Il re Felipe VI, nel tradizionale messaggio televisivo di Natale al popolo spagnolo, facendo riferimento al risultato delle recenti elezioni politiche, ha fatto appello all’unità nazionale: ”Ciò che per tutti è importante è l’interesse generale degli spagnoli” e, pur non citando nomi di partiti o leader, ha sintetizzato il quadro politico uscito dalle urne: “La pluralità che caratterizza oggi la Spagna, con sensibilità, visioni e prospettive diverse, comporta una forma di esercizio della politica basata sul dialogo”. “Bisogna adeguare il processo politico alla realtà della Spagna di oggi”, ha aggiunto, menzionando in modo indiretto la questione del separatismo catalano: “Bisogna valorizzare la diversità linguistica e riconoscere al tempo stesso i valori condivisi su cui si basa la Costituzione”.

Il messaggio del Re segue di pochi giorni il risultato delle urne del 20 dicembre, che ha mutato in modo dirompente il quadro politico spagnolo, rompendo uno schema consolidato che, dalla fine della dittatura nel 1975, vedeva Popolari e Socialisti alternarsi al potere con esecutivi monocolore.
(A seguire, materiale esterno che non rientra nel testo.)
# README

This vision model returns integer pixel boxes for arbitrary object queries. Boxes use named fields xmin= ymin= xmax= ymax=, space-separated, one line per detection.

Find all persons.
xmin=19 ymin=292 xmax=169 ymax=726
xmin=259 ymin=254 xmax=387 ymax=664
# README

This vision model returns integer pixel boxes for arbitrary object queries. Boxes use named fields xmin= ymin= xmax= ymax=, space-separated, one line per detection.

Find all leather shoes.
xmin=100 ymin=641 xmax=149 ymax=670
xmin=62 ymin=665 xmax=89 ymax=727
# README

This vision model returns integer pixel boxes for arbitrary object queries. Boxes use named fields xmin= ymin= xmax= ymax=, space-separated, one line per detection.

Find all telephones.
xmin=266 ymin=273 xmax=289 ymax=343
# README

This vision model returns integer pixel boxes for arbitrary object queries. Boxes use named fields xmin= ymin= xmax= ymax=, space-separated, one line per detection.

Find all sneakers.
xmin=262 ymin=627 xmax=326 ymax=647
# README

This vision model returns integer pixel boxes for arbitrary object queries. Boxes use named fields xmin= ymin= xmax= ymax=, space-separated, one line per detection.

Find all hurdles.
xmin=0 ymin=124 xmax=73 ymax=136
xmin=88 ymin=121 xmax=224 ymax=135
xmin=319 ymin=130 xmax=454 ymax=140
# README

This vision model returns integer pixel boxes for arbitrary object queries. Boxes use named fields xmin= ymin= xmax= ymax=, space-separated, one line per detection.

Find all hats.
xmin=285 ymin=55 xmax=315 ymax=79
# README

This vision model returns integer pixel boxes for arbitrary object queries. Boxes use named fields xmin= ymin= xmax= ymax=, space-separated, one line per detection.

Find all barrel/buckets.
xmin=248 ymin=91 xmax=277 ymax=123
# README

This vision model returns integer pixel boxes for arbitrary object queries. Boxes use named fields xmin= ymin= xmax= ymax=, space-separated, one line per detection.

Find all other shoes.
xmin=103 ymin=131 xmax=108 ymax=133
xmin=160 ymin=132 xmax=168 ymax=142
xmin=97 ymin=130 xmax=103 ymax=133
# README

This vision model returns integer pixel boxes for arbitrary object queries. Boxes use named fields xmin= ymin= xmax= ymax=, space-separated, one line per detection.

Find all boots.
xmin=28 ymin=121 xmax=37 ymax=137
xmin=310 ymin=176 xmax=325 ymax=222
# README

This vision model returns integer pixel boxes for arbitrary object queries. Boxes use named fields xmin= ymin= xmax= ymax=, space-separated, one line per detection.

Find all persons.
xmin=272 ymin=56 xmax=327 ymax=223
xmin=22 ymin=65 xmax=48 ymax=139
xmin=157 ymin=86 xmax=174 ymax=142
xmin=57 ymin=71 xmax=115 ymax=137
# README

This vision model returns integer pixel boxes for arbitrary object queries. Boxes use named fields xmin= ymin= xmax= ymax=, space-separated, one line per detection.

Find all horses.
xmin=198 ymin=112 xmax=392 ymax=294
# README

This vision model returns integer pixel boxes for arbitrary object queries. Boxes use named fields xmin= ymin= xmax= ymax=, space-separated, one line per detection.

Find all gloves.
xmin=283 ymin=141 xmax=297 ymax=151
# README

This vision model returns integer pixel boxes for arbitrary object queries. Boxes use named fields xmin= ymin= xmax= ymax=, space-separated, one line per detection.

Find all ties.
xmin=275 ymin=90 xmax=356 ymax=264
Il voto ha infatti accreditato due nuove formazioni politiche: Podemos e Ciudadanos; sono figlie di questi anni di prolungata crisi economica e di un numero crescente di scandali di corruzione che hanno “indignato” gli spagnoli. Il risultato è che nessun partito è oggi in grado di ottenere la necessaria maggioranza di 176 seggi alla camera dei deputati: il Partito Popolare ha ottenuto 123 seggi, il Partito Socialista 90, Podemos 69 e Ciudadanos 40. Nel 2011, quando Podemos e Ciudadanos non esistevano ancora, i Popolari avevano vinto con 186 seggi; i socialisti del Psoe, sconfitti, avevano 110 deputati.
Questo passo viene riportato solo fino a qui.